Тем, кто принимал холерические реакции на происходящее за свидетельство полноценной жизни и нуждался в шумных событиях, казалось, что внутренняя жизнь Ларисы Ивановны находится в полузастывшем состоянии. На самом деле она пребывала в непрерывном обновлении и движении жизни: свежесваренный борщ, перемена постельного белья, взошедшая рассада, распустившийся цветок кактуса, связанный жилет, приход гостей на пирог – этим она ощущала тепло и энергию бытия, его вращение и не любила, чтобы ее отвлекали. Поэтому общественные обязанности в мирное время вызывали у нее тайное недоумение: она считала, что любые обязанности должны оплачиваться, то бишь составлять чью-то работу. Зачем же отнимать у кого-то зарплату и зачем кого-то заставлять работать бесплатно? Общество состоит из отдельных людей, а когда каждый отдельный человек заботиться «о своем хорошо», то это «хорошо» за совокупностью массы народа становится славным общественным «хорошо» Она была противницей того, чтобы люди ради плана или из других соображений выполняли чужую работу – это нарушало ее понятие о причинно-следственной связи «мое хорошо ведет ко всеобщему хорошо» Каждый отвечает за свой фронт работ. В этом вопросе Лариса Ивановна проявляла отнюдь не социалистическое мышление, но, поскольку не страдала склонностью к демонстративному поведению, то не выставляла это на вид и упрекнуть ее никто не мог. Она лишь под тем или иным предлогом избегала нагрузок от парторга и постепенно приучила всех к тому, что является исключительно домашним человеком и интересуется только рецептами, заготовками, дачными грядками, рассадой и прочими семейными заботами, и это почему-то укрепляло ее позиции в глазах руководства; загружать поручениями стали исключительно молодых, не обремененных, не семейных.

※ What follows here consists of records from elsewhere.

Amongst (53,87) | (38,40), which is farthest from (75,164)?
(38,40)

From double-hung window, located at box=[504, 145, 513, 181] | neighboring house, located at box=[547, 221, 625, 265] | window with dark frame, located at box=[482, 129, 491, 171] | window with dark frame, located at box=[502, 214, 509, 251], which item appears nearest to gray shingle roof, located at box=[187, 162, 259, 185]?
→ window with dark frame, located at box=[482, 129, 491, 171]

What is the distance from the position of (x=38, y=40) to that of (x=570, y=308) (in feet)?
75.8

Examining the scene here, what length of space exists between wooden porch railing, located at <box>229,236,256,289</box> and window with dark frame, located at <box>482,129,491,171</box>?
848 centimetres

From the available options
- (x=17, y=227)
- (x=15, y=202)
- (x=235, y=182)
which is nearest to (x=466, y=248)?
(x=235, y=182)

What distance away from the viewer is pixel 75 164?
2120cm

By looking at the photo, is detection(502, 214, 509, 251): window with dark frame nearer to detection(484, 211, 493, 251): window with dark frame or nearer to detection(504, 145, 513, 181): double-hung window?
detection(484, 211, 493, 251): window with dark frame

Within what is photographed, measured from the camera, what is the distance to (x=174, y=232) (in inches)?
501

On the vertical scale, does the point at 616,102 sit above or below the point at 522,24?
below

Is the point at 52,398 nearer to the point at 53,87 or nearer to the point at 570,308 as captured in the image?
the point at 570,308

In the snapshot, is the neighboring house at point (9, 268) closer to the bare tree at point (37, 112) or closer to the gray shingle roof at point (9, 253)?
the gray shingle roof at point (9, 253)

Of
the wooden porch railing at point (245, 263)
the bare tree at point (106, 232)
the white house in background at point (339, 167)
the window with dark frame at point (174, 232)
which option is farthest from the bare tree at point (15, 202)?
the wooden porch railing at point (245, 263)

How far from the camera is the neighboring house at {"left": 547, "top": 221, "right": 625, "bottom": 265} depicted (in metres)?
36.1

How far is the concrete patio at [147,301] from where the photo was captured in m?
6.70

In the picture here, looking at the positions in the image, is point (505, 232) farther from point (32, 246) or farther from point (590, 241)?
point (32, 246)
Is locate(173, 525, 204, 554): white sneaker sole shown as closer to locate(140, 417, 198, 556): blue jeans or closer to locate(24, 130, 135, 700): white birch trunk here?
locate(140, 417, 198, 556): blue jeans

Она любила театр, но ходила на спектакли только в те периоды, когда ей было недостаточно домашнего вращения, исключительно, чтобы добрать недополученных впечатлений. Обычно это случалось зимой, когда многие проявления жизни замирают. Весна рождала почки и бутончики на ее подоконниках, кошка беременела и можно было смело утверждать, что до следующего октября Лариса Ивановна не вспомнит о театре. Хотя, если заходила речь о тех или иных постановках, ее замечания отличалась тонкостью и всякий понимал, что перед ним искушенный театрал и взыскательный зритель. Она давала здравые рекомендации, спрашивала, каких впечатлений и какого настроения ищет зритель, метко аттестовывала постановки того или иного режиссера и безошибочно указывала спектакли, которые удовлетворят потребности именно этого зрителя. Немного поговорив с взыскующим прекрасного, она приходила к каким-то своим выводам и одним советовала сначала освежить в памяти пьесу и прочитать ее, другим – идти с незамутненным сознанием без каких-либо ожиданий и просто получать удовольствие, третьим – абстрагироваться от канонов и удивить самого себя новым прочтением произведения. И никто никогда не был разочарован ее советом.